One-Sentence Summary
The authors systematize binary disassembly by studying nine popular open-source tools and answering three key questions.
- Q1 – What are the algorithms and heuristics used in existing disassembly tools and how do they interact?
- Q2 – What is the coverage & accuracy of heuristic methods in comparison to algorithmic ones? Are there trade-offs?
- Q3 – What errors do existing disassembly tools make and what are the underlying causes?
Background
Disassembling binary programs is a crucial task in reverse engineering and software security. However, information can still be lost during disassembly because heuristic methods do not guarantee correctness.

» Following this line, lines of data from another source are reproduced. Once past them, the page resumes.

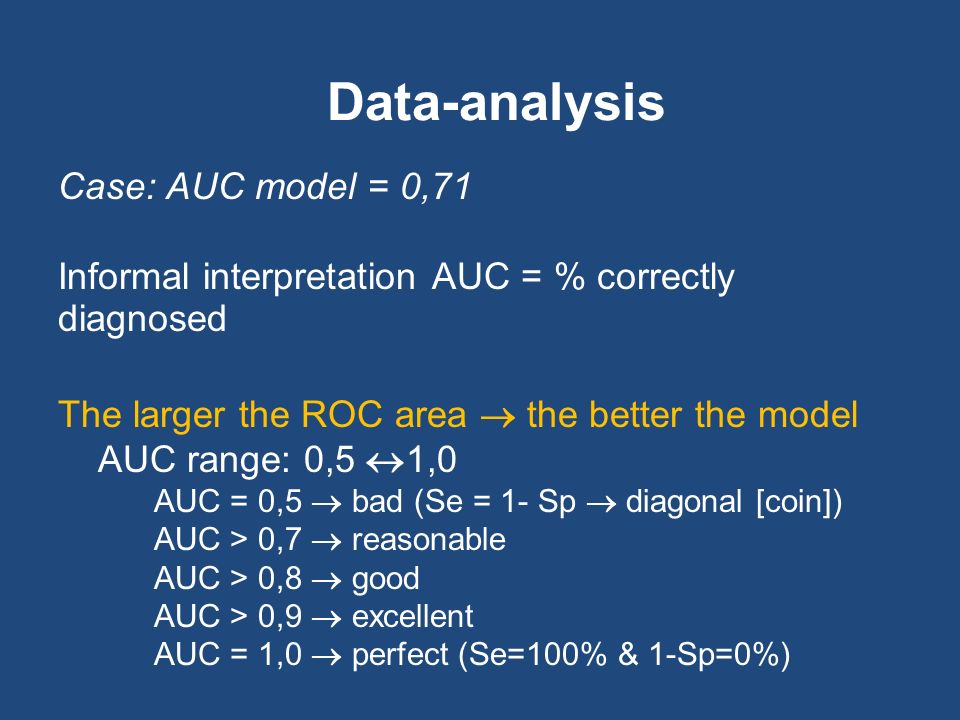 Data-analysis

Case: AUC model = 0,71

Informal interpretation AUC = % correctly diagnosed

The larger the ROC area → the better the model

AUC range: 0,5 ↔1,0

AUC = 0,5 → bad (Se = 1- Sp → diagonal [coin])

AUC > 0,7 → reasonable

AUC > 0,8 → good

AUC > 0,9 → excellent

AUC = 1,0 → perfect (Se=100% & 1-Sp=0%)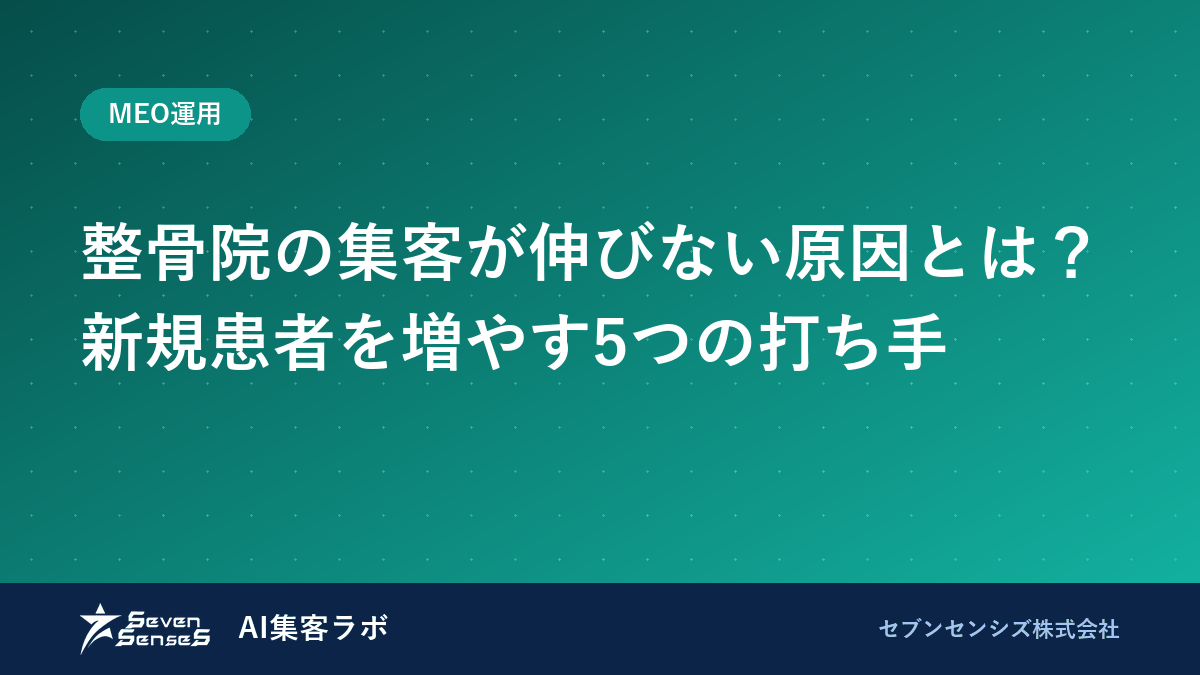 MEO運用

整骨院の集客が伸びない原因とは？
新規患者を増やす5つの打ち手

Seven SenseS

AI集客ラボ

セブンセンシズ株式会社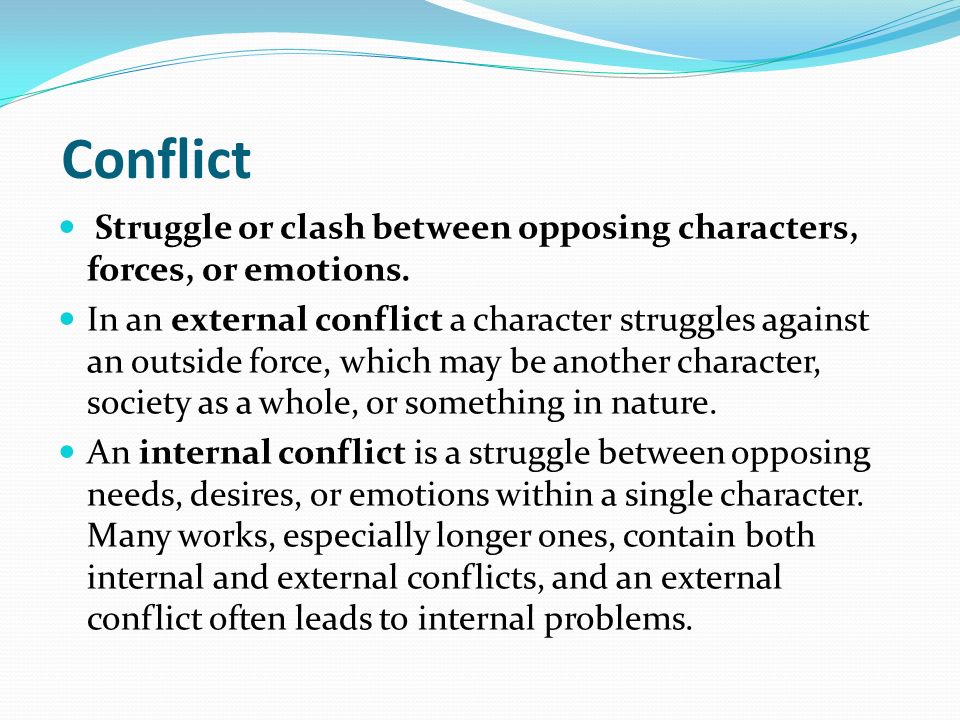 Conflict

- Struggle or clash between opposing characters, forces, or emotions.
- In an external conflict a character struggles against an outside force, which may be another character, society as a whole, or something in nature.
- An internal conflict is a struggle between opposing needs, desires, or emotions within a single character. Many works, especially longer ones, contain both internal and external conflicts, and an external conflict often leads to internal problems.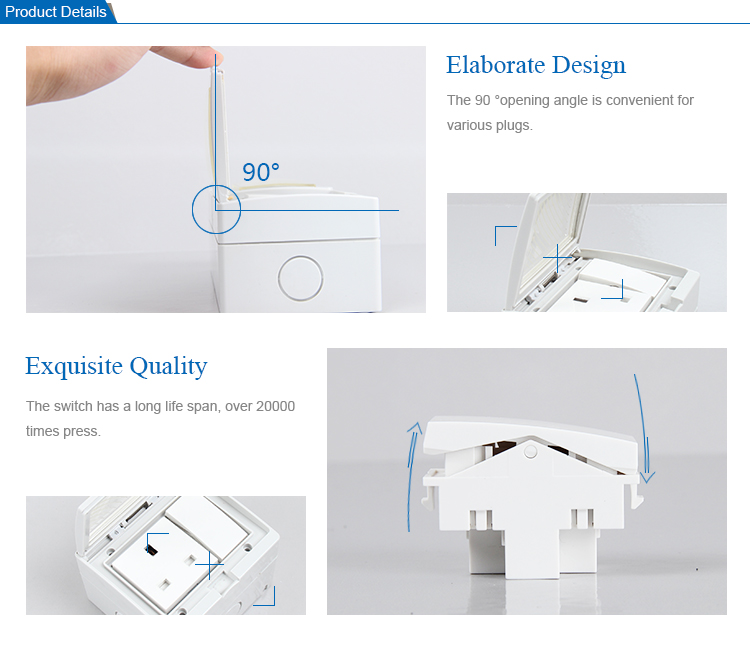 Product Details

90°

Elaborate Design

The 90 °opening angle is convenient for various plugs.

Exquisite Quality

The switch has a long life span, over 20000 times press.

Prior research also lacks sufficient qualitative and quantitative analysis.

Method
- Inspect the source code to conduct a qualitative study while avoiding ambiguities and outdated information in documentation and publications.
- Apply nine tools to a corpus of 3,788 benchmark binaries, including utilities, client/server programs, and popular libraries on both Linux and Windows.
- To evaluate coverage and accuracy, build a framework based on LLVM, GCC, the Gold Linker, and Visual Studio that automatically collects ground truth while building the corpus.

Scope of Research
Binaries
- Produced with mainstream compilers and linkers
- May include hand-written assembly
- Not obfuscated
- No assumption of symbol availability, i.e., binaries are stripped
- Limited to x86/x64 binaries
- Run on Linux or Windows operating systems
Tools
- Designed for disassembly or include an independent disassembly module
- Support automated disassembly without user interaction
- Are open source, which allows the implemented strategies to be studied
- Use strategies that are not fully covered by other tools
- Can process the target binaries used in the quantitative evaluation
Analysis of the Tools

Evaluation

Discussion
This research has four important findings.
- Complex constructs are common and heuristics are indispensable to handle them.
- Heuristics inherently introduce coverage-correctness trade-offs.
- Tool selection should be demand-specific.
- Broader and deeper evaluation is needed for future improvements.
Reading Summary
- What is the motivation?
Past research lacks a systematic study of currently popular disassemblers and has not clearly explained the impact of using heuristics.
- What are the novelty and contribution?
- Present a thorough systematization of binary disassembly from the perspective of algorithms and heuristics.
- Develop a compiler-based framework for automated, end-to-end collection of binary-disassembly ground truth, and use it to build a benchmark dataset for assessing disassembly tools.
- Provide new observations that improve the understanding of binary-disassembly strategies and tools.